After the end of this first checkered career and a short stint in Africa, he settled in Cambodia. There, after a few years of probably necessary wandering, he began a painter career, partially triggered by a some mystical shocks.
His art is characterized by collage and symbolism.
A dialectical art
Each painting is ambivalent and refers to a reflection on life/death, beauty/ugliness, eros/thanatos.
By means of the collage of golden ornaments and decorative jewelry, he seeks to make the characters beautiful, but at the same time reveals their contradictions, their ugliness, their death instinct.
The ornaments and lines represented in the paintings have several meanings: they are a vehicle of beauty, they are an allegory of the path of life (bright colors/bland colors/straight lines/curved lines), and also designate a certain material opulence in which the characters are drowning (the current era being turned towards the number more than the verb).
In addition, each painting is a psychoanalytic piece of the author’s life, which his unconscious elaborates by placing personal symbolism (social, family emancipation, guilt, etc.)
Originally from former Yugoslavia but of French culture, Kris Marko works on what is hidden and on the persistence of buried memories, he is adept at poetry and surrealist automatic writing. These exercises aim to open a dialogue with his unconscious part, and reveal unsaid things which are repressed there, and which will appear on his paintings.
Influences
From his first years in the Slavic Orthodox world, he inscribed in his aesthetic memory the rich lines and shapes found in religious icons, often gilded and catching the light in a sometimes dark or disturbing decorum.
The encounter with Khmer art, also made of very detailed curves and shapes which almost look like embroidery, inspired him a pictorial style which is a mixture of the two aesthetics.

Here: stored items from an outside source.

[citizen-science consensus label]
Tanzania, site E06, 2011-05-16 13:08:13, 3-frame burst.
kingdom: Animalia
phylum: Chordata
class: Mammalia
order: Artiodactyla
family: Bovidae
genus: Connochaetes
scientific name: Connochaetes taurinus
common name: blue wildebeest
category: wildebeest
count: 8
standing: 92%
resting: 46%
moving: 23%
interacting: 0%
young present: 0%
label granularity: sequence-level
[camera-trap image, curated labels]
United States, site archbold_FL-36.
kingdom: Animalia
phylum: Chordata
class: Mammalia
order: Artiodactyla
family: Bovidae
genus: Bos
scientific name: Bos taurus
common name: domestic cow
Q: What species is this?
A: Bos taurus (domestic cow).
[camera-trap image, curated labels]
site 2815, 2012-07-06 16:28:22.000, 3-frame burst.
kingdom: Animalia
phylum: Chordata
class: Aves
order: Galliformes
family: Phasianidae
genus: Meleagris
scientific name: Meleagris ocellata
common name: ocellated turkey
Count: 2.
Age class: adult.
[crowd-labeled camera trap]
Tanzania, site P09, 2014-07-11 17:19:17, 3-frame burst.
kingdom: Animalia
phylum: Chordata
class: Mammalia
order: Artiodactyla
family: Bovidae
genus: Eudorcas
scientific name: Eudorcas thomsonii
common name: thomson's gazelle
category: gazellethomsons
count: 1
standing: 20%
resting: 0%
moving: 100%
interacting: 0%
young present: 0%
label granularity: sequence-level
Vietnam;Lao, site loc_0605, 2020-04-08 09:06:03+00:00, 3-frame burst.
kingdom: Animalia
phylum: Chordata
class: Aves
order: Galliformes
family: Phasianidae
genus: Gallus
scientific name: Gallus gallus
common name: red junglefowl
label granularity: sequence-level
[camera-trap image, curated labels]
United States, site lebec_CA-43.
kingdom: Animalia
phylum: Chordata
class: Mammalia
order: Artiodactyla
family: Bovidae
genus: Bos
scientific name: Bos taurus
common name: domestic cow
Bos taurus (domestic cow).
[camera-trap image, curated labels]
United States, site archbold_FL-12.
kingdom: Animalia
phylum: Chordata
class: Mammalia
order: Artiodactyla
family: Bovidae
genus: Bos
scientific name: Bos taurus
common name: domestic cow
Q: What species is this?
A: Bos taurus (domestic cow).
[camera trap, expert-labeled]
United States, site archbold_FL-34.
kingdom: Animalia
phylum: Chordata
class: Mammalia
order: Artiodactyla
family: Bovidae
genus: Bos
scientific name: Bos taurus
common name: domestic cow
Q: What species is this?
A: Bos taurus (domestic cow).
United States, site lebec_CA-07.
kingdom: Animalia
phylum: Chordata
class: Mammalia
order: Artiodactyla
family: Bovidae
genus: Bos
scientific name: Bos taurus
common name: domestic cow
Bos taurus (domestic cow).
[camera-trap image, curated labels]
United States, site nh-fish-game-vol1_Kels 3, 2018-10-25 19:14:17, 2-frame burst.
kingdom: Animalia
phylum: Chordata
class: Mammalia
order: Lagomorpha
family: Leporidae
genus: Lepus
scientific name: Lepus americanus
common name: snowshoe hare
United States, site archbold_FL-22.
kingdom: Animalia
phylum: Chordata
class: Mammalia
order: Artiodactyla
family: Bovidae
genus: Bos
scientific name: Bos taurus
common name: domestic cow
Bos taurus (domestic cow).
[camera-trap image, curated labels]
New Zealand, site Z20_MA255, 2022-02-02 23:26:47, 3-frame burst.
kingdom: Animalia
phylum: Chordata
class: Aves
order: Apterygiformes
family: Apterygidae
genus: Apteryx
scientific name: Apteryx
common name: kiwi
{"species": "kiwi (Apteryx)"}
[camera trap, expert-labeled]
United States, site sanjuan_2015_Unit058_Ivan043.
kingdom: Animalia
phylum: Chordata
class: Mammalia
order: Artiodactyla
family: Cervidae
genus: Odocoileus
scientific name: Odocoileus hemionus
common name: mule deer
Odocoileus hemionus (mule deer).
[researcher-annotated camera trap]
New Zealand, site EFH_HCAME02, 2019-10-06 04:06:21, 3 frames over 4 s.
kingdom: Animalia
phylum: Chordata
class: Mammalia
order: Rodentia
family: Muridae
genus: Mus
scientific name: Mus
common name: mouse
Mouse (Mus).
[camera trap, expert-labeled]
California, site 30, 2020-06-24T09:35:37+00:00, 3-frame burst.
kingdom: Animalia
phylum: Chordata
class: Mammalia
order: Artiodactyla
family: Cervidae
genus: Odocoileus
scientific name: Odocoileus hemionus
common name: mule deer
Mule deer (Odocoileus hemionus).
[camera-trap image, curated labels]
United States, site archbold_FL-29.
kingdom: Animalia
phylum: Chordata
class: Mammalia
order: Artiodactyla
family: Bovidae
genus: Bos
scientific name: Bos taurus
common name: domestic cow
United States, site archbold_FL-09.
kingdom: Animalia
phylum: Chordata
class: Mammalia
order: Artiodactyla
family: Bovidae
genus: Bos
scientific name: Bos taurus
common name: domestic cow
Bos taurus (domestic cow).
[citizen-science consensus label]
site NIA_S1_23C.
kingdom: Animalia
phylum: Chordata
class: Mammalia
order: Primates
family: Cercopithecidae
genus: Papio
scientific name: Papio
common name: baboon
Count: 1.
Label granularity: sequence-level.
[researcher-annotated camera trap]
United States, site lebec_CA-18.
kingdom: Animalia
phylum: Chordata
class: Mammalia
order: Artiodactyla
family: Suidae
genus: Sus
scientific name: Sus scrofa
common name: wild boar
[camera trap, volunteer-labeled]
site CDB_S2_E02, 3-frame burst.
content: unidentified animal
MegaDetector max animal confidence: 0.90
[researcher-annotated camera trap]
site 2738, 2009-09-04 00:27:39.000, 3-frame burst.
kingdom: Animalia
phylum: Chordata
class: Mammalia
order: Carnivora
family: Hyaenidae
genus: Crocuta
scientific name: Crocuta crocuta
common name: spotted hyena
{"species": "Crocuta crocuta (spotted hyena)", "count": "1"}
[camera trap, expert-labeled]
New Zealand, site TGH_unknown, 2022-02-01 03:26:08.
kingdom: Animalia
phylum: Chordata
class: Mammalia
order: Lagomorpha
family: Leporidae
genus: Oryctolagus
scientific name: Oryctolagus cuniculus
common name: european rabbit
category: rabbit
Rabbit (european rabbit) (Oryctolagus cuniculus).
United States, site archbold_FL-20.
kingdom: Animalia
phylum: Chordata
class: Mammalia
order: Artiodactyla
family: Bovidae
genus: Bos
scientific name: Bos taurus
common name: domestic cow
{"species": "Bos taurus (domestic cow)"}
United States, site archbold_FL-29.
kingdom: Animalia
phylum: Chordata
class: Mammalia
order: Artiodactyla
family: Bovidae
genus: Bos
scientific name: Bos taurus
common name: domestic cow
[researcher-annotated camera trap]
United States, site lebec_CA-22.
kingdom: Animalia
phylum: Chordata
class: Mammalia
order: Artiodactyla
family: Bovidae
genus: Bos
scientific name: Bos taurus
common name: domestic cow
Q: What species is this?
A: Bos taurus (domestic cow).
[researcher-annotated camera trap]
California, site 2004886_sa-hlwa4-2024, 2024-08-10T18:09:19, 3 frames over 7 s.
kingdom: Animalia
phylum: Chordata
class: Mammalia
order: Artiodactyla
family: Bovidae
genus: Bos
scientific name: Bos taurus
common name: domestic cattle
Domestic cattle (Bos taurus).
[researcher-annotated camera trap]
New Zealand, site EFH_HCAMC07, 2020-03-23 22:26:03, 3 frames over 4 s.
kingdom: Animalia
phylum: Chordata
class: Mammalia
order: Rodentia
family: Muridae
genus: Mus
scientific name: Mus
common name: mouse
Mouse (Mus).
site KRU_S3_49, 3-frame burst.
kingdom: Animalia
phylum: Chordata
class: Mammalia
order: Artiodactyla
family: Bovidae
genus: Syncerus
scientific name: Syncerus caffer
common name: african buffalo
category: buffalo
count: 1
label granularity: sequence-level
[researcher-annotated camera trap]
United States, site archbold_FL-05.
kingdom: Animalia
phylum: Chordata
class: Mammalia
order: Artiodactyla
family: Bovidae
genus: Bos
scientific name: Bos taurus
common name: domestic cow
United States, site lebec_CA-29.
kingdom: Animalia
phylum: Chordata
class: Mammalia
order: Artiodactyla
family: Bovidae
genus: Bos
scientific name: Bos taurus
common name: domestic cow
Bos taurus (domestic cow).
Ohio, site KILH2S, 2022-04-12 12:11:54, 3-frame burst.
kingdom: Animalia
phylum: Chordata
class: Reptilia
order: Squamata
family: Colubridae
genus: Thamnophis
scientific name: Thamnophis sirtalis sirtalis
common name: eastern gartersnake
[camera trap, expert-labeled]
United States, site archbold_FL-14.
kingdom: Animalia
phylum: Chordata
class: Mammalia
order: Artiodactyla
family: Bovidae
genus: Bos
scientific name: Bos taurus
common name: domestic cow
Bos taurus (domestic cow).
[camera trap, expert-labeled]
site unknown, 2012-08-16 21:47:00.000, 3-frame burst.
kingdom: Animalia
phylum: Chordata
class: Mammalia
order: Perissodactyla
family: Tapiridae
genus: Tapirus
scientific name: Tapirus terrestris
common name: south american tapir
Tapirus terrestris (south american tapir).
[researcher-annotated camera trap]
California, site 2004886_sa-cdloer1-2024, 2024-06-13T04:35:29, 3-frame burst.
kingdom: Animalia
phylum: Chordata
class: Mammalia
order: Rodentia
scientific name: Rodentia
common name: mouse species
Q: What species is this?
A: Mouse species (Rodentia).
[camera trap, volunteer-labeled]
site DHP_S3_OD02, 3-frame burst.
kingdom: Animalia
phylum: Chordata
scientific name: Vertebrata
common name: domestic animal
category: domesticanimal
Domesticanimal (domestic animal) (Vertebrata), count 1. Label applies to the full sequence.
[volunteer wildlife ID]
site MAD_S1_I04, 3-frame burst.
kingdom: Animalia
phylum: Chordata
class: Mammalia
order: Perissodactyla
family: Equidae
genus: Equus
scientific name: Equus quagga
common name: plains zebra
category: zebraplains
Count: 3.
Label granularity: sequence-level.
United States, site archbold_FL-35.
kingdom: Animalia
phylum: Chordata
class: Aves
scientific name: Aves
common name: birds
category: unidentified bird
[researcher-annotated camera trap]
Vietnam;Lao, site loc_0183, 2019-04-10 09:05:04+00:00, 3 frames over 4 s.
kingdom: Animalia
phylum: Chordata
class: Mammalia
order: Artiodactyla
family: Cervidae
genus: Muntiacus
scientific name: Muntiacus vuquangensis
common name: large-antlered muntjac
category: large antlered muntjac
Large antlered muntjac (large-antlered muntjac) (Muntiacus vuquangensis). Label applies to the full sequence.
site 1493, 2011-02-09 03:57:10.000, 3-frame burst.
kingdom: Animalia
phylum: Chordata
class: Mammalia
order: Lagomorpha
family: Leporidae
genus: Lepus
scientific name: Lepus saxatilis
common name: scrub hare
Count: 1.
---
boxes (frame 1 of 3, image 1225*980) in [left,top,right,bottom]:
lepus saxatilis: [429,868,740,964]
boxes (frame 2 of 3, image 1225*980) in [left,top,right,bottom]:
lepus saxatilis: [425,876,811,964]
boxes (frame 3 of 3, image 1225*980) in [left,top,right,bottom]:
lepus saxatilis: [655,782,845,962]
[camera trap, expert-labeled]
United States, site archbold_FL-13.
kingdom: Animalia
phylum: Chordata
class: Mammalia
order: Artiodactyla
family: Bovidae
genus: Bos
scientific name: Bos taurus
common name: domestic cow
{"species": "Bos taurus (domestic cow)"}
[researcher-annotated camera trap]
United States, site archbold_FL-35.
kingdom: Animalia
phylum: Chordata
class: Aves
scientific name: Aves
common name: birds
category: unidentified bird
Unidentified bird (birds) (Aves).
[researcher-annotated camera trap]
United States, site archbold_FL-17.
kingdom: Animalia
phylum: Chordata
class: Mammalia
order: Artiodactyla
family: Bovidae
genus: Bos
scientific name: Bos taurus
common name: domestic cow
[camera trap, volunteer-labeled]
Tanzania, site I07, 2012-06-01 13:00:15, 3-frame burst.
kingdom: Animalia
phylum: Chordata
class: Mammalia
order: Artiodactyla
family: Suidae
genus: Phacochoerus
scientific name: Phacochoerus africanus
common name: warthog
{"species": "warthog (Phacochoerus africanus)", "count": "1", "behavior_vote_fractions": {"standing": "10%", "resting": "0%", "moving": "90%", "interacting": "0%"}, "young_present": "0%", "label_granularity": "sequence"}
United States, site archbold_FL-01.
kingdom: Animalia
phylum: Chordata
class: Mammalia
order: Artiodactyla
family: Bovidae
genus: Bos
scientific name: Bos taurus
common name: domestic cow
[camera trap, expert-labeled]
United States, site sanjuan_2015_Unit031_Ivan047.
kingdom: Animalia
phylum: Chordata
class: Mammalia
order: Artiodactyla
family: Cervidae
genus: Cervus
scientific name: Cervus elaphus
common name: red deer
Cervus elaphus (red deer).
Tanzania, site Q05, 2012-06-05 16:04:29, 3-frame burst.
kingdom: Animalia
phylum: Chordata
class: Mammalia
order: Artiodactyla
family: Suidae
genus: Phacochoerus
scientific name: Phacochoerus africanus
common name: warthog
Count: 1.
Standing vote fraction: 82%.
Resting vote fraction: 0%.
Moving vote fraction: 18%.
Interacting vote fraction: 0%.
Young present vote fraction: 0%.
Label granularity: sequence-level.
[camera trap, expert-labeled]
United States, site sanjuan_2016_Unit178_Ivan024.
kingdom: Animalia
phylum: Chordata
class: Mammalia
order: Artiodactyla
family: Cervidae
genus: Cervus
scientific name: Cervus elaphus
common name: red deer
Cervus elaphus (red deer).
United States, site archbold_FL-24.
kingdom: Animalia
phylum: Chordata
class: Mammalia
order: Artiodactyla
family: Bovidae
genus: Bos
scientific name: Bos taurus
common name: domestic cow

There is also great admiration for the symbolist paintings of Gustav Klimt, the Art Nouveau of Alphonse Mucha, the impressionism of Van Gogh, the powerful portraits of John Singer Sargent, the lyricism of Jean Leon Gerôme, the surrealist madness of Dali, the pictorial urban tribalism of Basquiat, the dystopian baroque worlds of Enki Bilal…
Finally, the influence of European culture, namely Greek culture, is also predominant in his work. In early Greece, realistic Greek statuary never departed from the Logos, this vision and method of analysis of the real world of which art is an extension, and which is based on dialectics (evolution of everything through the confrontation of opposites).
Thus, Kris Marko considers his paintings as part of a whole of his great personal equation:
– understand yourself (reconnect with your true nature removed from social training and cultural norms),
– understand the world (and this social norm that the individual must follow by determinism or obligation),
– and define your place there (find harmony between yourself and the world you choose).
This is the subject of his readings, his work and his art. A desire for holistic completeness more than the creation of pictorial forms.
This learning is put at the service of the sincerity of his paintings, which are a real search for portraying emotions. Which appears to him to be much more important than the perfect technical execution of the paintings.
The image can seduce the viewer, but the message must also contribute to give meaning to what is seen. This restitution of a sense in an increasingly insane, even irrational world is what could characterize his artistic approach: “everything has a meaning”.